» Problem to work on
Copy every line from the records that holds the word "without".

Stored records:
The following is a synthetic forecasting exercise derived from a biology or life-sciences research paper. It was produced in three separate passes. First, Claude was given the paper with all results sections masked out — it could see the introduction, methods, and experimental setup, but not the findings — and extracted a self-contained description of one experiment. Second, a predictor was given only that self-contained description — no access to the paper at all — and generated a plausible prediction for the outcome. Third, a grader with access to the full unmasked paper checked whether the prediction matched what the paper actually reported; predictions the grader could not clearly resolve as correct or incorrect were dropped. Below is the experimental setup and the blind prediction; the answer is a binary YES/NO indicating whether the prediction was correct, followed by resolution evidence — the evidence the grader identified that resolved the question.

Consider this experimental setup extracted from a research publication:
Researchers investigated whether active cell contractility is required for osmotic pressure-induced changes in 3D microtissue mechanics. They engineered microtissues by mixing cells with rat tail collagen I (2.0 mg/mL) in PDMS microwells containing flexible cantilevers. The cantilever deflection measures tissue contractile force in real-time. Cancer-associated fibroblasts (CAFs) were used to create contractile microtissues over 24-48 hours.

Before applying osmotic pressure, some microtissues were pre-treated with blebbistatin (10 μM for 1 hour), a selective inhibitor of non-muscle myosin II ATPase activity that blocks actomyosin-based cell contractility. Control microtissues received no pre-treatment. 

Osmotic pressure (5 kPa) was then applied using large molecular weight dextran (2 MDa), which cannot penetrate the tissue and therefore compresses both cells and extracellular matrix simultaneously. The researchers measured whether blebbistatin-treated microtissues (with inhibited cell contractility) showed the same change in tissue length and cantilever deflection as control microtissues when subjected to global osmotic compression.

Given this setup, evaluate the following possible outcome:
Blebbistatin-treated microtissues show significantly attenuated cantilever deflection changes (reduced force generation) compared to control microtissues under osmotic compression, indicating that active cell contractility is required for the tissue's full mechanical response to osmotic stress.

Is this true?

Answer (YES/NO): YES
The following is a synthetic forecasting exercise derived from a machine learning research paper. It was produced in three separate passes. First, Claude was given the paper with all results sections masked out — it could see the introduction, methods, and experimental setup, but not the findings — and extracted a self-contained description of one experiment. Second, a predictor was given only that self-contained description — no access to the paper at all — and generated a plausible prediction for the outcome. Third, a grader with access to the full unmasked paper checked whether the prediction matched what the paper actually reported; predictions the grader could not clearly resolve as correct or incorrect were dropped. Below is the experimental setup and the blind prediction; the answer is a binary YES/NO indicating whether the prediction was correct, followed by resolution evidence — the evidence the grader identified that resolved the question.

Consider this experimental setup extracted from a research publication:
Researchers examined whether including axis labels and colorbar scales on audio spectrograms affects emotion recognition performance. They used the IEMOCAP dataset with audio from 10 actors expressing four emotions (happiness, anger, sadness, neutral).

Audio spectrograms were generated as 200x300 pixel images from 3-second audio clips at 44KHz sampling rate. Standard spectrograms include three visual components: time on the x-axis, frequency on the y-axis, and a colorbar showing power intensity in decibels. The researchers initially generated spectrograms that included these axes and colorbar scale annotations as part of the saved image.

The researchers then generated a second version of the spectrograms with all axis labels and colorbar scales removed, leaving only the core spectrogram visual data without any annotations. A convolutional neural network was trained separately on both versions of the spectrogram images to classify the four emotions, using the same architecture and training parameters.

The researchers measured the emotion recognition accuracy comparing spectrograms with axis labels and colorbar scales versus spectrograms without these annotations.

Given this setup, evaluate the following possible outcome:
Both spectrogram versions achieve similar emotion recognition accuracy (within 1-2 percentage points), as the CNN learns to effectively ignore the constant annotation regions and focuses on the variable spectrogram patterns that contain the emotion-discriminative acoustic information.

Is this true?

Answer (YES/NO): NO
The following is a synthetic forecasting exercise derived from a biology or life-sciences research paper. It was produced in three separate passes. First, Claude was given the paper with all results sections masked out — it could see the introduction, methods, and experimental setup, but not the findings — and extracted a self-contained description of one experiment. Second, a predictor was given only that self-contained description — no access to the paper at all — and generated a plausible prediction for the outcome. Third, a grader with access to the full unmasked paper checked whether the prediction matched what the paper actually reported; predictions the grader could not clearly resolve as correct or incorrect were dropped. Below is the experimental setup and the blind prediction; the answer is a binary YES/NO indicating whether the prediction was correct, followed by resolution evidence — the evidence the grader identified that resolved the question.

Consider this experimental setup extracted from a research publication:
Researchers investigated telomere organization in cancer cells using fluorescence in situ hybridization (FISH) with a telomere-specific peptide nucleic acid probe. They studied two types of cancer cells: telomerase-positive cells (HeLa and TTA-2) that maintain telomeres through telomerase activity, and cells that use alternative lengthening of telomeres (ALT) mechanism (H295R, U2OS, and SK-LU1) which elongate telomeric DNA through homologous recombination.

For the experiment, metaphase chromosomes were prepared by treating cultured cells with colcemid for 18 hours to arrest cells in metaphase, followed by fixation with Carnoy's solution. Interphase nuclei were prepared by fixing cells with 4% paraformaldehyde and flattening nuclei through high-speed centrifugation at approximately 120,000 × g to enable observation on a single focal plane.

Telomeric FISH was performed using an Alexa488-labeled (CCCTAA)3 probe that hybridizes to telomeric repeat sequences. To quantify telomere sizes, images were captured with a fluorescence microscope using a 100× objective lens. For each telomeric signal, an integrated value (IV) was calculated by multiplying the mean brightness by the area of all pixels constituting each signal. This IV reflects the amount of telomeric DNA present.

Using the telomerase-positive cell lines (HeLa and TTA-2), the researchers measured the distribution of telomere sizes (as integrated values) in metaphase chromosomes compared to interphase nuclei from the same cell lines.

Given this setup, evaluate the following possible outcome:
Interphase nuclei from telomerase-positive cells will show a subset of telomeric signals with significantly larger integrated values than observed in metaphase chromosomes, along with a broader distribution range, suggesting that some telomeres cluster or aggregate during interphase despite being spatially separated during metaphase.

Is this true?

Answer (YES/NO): NO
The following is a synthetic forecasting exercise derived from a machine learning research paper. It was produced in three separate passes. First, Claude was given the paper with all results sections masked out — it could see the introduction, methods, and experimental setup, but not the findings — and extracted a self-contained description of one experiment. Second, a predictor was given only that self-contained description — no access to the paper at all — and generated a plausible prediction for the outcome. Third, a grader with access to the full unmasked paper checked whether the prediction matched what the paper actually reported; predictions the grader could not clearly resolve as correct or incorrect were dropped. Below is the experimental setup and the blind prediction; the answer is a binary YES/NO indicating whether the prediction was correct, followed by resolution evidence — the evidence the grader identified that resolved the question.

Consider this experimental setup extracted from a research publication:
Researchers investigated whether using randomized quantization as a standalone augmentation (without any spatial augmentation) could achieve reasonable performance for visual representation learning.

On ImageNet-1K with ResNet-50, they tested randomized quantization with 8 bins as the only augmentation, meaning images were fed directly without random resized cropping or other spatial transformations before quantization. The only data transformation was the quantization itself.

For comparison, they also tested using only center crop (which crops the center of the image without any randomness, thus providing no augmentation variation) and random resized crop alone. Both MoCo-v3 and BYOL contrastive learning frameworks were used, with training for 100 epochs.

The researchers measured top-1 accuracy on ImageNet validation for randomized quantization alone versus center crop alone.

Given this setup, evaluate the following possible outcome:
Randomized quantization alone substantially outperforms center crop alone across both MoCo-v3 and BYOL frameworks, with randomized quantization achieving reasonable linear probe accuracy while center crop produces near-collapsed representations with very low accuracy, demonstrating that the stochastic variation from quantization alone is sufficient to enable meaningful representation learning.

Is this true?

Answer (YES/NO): YES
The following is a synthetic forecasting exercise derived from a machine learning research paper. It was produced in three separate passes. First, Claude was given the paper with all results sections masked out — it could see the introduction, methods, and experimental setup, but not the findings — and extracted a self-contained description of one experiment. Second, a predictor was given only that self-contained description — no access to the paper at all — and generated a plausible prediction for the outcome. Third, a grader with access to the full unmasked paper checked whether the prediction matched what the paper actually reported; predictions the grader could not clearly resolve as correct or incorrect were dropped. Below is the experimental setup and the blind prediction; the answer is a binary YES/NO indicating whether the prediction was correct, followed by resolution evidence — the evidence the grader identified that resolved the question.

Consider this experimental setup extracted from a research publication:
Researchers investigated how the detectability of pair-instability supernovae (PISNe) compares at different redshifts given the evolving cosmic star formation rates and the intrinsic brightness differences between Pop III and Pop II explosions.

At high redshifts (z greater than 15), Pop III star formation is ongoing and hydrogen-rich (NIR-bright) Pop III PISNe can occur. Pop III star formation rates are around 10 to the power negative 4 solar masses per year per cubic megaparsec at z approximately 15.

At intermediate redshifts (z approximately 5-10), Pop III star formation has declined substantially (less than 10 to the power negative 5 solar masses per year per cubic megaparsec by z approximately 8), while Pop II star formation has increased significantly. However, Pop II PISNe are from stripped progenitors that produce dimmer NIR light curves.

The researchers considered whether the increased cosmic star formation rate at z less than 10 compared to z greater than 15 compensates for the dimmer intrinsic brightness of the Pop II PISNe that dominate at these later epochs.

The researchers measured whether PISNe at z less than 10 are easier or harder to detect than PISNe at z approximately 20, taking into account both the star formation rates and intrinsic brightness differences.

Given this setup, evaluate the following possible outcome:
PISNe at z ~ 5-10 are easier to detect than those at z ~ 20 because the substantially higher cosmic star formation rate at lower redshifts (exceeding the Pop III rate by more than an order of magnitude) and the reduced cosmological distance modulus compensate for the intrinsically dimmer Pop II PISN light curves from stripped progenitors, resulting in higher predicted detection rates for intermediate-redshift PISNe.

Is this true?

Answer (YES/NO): NO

» Task result
The researchers then generated a second version of the spectrograms with all axis labels and colorbar scales removed, leaving only the core spectrogram visual data without any annotations. A convolutional neural network was trained separately on both versions of the spectrogram images to classify the four emotions, using the same architecture and training parameters.
The researchers measured the emotion recognition accuracy comparing spectrograms with axis labels and colorbar scales versus spectrograms without these annotations.
Researchers investigated whether using randomized quantization as a standalone augmentation (without any spatial augmentation) could achieve reasonable performance for visual representation learning.
On ImageNet-1K with ResNet-50, they tested randomized quantization with 8 bins as the only augmentation, meaning images were fed directly without random resized cropping or other spatial transformations before quantization. The only data transformation was the quantization itself.
For comparison, they also tested using only center crop (which crops the center of the image without any randomness, thus providing no augmentation variation) and random resized crop alone. Both MoCo-v3 and BYOL contrastive learning frameworks were used, with training for 100 epochs.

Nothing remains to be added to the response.